Most years when summer has arrived I hand-wash all of my winter handknits and store them in tupperware for the season. This year I get to use my new-to me wooden chest whose new home is in my studio in the basement of our home. One of the environments that moths thrive in is warmth (also why warmer seasons are the worst for moth infestations), so the fact that my winter-knits-chest is downstairs in a cooler part of the house is a bonus. Another thing to note is that moths don’t like movement. So, on summers where I haven’t gotten around to washing and storing my sweaters I make sure to take my knits out of the closet once and a while and give them a good shake. My least-used knits get this treatment even in the winter. For home decor items like wall tapestries I make sure to lift them away from the wall and wave them around a bit as part of my routine when I am doing my vacuuming and mopping.

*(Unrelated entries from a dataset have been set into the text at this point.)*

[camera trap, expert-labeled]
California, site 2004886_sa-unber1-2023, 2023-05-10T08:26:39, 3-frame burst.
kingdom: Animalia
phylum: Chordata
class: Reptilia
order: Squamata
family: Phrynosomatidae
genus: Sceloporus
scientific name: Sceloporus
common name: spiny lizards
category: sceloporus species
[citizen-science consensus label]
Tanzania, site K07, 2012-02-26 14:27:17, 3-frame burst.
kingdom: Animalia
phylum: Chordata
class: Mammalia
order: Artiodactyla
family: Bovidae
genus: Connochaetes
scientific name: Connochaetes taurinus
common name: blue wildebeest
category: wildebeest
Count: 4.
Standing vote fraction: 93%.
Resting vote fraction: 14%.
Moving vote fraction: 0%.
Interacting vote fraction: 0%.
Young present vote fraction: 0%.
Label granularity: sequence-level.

Is your skin crawling yet? Sorry! This is not a fun topic, but an important one if you want to save your precious knits and wovens from destruction.
Let’s sum up our moth prevention protocol:
- Keep your clothing clean at all times. Clothing that’s naturally more likely to have dirt and food on them, like sweaters that get worn over and over could use a drawer of their own.
- Hand-wash your wearables which are made with animal fibres when you’re done wearing them for the season.
- Store your hand-washed animal fibre garments in a container through summer.
- If possible store them with cedar ie.in a cedar chest or with pieces of cedar wood or sachets full of cedar-chips.
- Moths prefer still environments, so if you don’t store your cold-weather wearables make sure they get moved around once and a while throughout the summer.
If you store your garments in airtight containers like ziploc bags be sure to remember to let them breathe a couple times a year. Wool fibres like to breathe and can begin to decompose due to the fact that wool naturally stores moisture, so it might not be as dry in that bag as you think and mold can begin to form. The safest protocol is to store wool in containers that are not airtight.